### [Exercise objective]
Render the data below as a JSON list of strings, one string per line, leaving out any blank lines.

### [Recorded data]
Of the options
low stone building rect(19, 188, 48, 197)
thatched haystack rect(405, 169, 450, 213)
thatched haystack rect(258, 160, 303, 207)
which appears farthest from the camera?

### [The reply]
[
  "Of the options",
  "low stone building rect(19, 188, 48, 197)",
  "thatched haystack rect(405, 169, 450, 213)",
  "thatched haystack rect(258, 160, 303, 207)",
  "which appears farthest from the camera?"
]